__Passage shown__
- - - - -
Creating generator and discriminator

The model is utilised as a generator to produce new plausible instances from the issue area whereas The model is used as a discriminator to determine if an example is real (from the domain) or generated.

class Generator(hk.Module):
  def __init__(self, output_channels=(32, 1), name=None):
    super().__init__(name=name)
    self.output_channels = output_channels
 
  def __call__(self, x):
    x = hk.Linear(7 * 7 * 64)(x)
    x = jnp.reshape(x, x.shape[:1] + (7, 7, 64)) 
    for output_channels in self.output_channels:
      x = jax.nn.relu(x)
      x = hk.Conv2DTranspose(output_channels=output_channels,
                             kernel_shape=[5, 5],
                             stride=2,
                             padding="SAME")(x)
    return jnp.tanh(x)
class Discriminator(hk.Module):
 
  def __init__(self,
               output_channels=(8, 16, 32, 64, 128),
               strides=(2, 1, 2, 1, 2),
               name=None):   
    super().__init__(name=name)
    self.output_channels = output_channels
    self.strides = strides
 
  def __call__(self, x):
    for output_channels, stride in zip(self.output_channels, self.strides):
      x = hk.Conv2D(output_channels=output_channels,
                    kernel_shape=[5, 5],
                    stride=stride,
                    padding="SAME")(x)
      x = jax.nn.leaky_relu(x, negative_slope=0.2)
    x = hk.Flatten()(x)    
    logits = hk.Linear(2)(x)
- - - - -
__Provided information__

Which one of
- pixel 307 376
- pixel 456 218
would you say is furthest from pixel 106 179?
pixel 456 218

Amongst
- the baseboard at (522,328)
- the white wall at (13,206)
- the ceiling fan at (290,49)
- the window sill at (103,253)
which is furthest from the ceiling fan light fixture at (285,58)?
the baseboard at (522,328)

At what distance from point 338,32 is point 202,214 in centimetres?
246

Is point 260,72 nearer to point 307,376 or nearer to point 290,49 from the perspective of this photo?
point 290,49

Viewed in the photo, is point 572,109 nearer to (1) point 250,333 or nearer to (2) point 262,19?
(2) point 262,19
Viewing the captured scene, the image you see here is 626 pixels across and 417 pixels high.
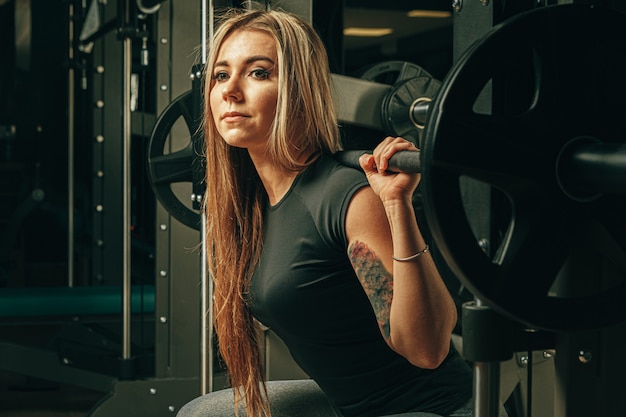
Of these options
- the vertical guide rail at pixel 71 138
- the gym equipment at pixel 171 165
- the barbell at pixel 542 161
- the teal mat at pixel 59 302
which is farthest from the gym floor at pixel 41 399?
the barbell at pixel 542 161

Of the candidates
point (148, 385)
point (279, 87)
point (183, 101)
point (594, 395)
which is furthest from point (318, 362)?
point (148, 385)

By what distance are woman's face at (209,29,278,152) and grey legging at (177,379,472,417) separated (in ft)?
1.71

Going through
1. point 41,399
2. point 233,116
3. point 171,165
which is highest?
point 233,116

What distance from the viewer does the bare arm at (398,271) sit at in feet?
4.15

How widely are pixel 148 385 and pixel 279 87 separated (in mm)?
2079

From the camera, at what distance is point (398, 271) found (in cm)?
134

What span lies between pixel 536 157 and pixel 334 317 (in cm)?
70

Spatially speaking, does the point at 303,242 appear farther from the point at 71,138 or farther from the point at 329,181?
the point at 71,138

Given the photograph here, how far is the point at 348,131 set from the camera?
2715mm

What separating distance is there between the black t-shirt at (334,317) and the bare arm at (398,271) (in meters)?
0.09

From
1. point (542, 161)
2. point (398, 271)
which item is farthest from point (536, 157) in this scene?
point (398, 271)

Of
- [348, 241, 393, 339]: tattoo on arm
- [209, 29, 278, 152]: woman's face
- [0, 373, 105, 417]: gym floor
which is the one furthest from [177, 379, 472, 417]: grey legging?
[0, 373, 105, 417]: gym floor

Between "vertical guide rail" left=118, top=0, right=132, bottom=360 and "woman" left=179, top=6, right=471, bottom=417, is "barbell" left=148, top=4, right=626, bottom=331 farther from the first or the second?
"vertical guide rail" left=118, top=0, right=132, bottom=360

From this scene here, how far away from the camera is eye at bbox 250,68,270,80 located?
1.63m
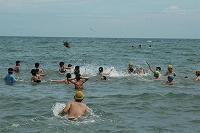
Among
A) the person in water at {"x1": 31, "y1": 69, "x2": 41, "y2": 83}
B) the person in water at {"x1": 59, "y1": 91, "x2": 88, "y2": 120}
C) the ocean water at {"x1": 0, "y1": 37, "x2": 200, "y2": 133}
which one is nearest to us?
the ocean water at {"x1": 0, "y1": 37, "x2": 200, "y2": 133}

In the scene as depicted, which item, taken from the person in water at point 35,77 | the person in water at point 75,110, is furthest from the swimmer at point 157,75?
the person in water at point 75,110

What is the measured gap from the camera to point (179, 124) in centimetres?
959

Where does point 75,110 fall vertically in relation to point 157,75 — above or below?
below

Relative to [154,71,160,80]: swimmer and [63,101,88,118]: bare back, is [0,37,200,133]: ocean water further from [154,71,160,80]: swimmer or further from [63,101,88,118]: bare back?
[154,71,160,80]: swimmer

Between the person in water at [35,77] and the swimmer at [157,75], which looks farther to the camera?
the swimmer at [157,75]

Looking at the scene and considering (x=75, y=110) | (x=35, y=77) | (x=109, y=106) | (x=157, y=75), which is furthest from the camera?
(x=157, y=75)

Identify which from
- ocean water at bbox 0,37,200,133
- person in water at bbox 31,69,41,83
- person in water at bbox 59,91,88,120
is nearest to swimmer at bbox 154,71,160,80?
ocean water at bbox 0,37,200,133

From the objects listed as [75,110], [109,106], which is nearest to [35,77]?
[109,106]

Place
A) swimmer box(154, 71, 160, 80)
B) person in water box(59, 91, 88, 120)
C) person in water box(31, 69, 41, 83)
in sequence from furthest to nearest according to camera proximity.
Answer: swimmer box(154, 71, 160, 80), person in water box(31, 69, 41, 83), person in water box(59, 91, 88, 120)

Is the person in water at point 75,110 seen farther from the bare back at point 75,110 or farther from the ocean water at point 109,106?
the ocean water at point 109,106

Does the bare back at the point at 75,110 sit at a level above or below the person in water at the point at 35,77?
below

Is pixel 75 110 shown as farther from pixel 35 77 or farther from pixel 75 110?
pixel 35 77

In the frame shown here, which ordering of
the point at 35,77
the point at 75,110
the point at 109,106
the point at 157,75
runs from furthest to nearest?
the point at 157,75, the point at 35,77, the point at 109,106, the point at 75,110

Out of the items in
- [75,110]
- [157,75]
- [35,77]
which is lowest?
[75,110]
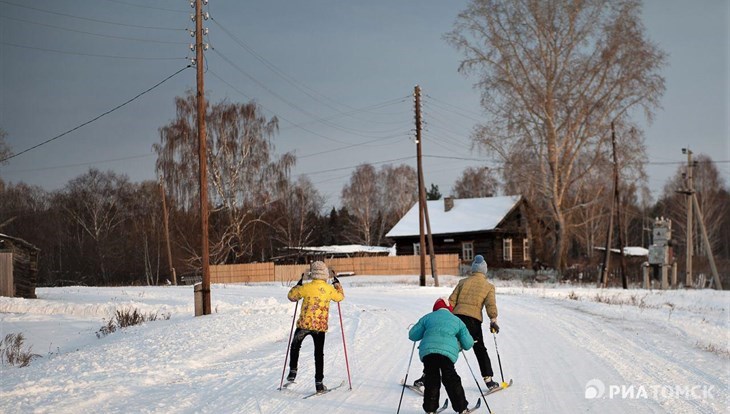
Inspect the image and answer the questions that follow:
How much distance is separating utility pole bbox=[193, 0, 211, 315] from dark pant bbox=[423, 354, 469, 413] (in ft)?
45.3

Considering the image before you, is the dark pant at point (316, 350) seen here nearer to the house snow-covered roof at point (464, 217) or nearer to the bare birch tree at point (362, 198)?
the house snow-covered roof at point (464, 217)

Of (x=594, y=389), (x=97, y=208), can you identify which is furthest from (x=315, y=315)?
(x=97, y=208)

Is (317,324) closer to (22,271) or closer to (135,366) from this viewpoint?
(135,366)

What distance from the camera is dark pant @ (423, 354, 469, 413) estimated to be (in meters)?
7.86

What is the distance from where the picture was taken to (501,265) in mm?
54562

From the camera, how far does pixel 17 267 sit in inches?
1278

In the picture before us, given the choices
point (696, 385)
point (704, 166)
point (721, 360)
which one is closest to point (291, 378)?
point (696, 385)

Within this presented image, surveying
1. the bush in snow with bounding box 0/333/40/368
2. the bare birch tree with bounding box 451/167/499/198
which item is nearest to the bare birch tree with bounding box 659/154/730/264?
the bare birch tree with bounding box 451/167/499/198

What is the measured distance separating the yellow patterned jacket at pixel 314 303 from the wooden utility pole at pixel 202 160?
37.0 feet

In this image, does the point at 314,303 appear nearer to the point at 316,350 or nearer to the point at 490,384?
the point at 316,350

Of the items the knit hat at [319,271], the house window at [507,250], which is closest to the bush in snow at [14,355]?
the knit hat at [319,271]

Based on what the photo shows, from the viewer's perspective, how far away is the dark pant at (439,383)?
786 cm

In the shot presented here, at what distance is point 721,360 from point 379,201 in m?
72.5

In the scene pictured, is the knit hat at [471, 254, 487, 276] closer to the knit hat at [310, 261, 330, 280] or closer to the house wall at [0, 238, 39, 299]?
the knit hat at [310, 261, 330, 280]
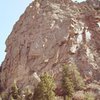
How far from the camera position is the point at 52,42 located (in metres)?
78.6

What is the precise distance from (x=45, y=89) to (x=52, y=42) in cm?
1436

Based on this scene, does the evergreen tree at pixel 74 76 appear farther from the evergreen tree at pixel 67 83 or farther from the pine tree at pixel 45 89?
the pine tree at pixel 45 89

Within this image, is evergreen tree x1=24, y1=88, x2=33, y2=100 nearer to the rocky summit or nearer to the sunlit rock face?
the rocky summit

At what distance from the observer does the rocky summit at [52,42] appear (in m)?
75.1

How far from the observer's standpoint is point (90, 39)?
80.7 m

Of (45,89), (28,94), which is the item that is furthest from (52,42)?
(45,89)

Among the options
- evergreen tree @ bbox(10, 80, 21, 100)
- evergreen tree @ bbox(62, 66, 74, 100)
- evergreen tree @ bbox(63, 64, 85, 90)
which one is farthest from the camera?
evergreen tree @ bbox(10, 80, 21, 100)

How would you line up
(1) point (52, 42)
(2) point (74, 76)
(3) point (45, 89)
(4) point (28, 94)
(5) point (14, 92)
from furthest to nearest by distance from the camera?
(1) point (52, 42) → (5) point (14, 92) → (2) point (74, 76) → (4) point (28, 94) → (3) point (45, 89)

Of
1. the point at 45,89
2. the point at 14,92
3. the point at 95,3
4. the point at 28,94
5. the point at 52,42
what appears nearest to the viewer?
the point at 45,89

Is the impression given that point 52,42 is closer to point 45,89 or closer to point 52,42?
point 52,42

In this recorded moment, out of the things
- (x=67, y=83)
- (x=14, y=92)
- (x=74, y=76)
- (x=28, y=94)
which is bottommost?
(x=74, y=76)

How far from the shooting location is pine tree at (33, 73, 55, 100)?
65806mm

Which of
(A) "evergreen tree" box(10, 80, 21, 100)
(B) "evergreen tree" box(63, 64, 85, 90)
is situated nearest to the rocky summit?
(A) "evergreen tree" box(10, 80, 21, 100)

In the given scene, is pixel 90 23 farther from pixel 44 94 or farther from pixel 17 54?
pixel 44 94
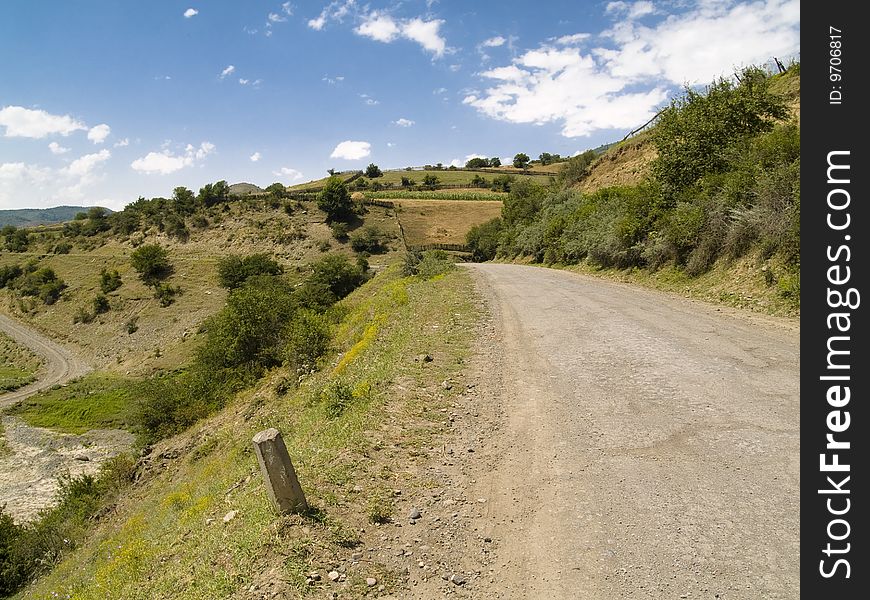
- - - - -
__Task A__
In the generator and discriminator text, what default strides does the discriminator use?
__Task B__
In the generator and discriminator text, rewrite the stretch from "The model is utilised" through "domain) or generated.", with "plausible" changed to "realistic".

__Full response A__
(2, 1, 2, 1, 2)

__Full response B__
The model is utilised as a generator to produce new realistic instances from the issue area whereas The model is used as a discriminator to determine if an example is real (from the domain) or generated.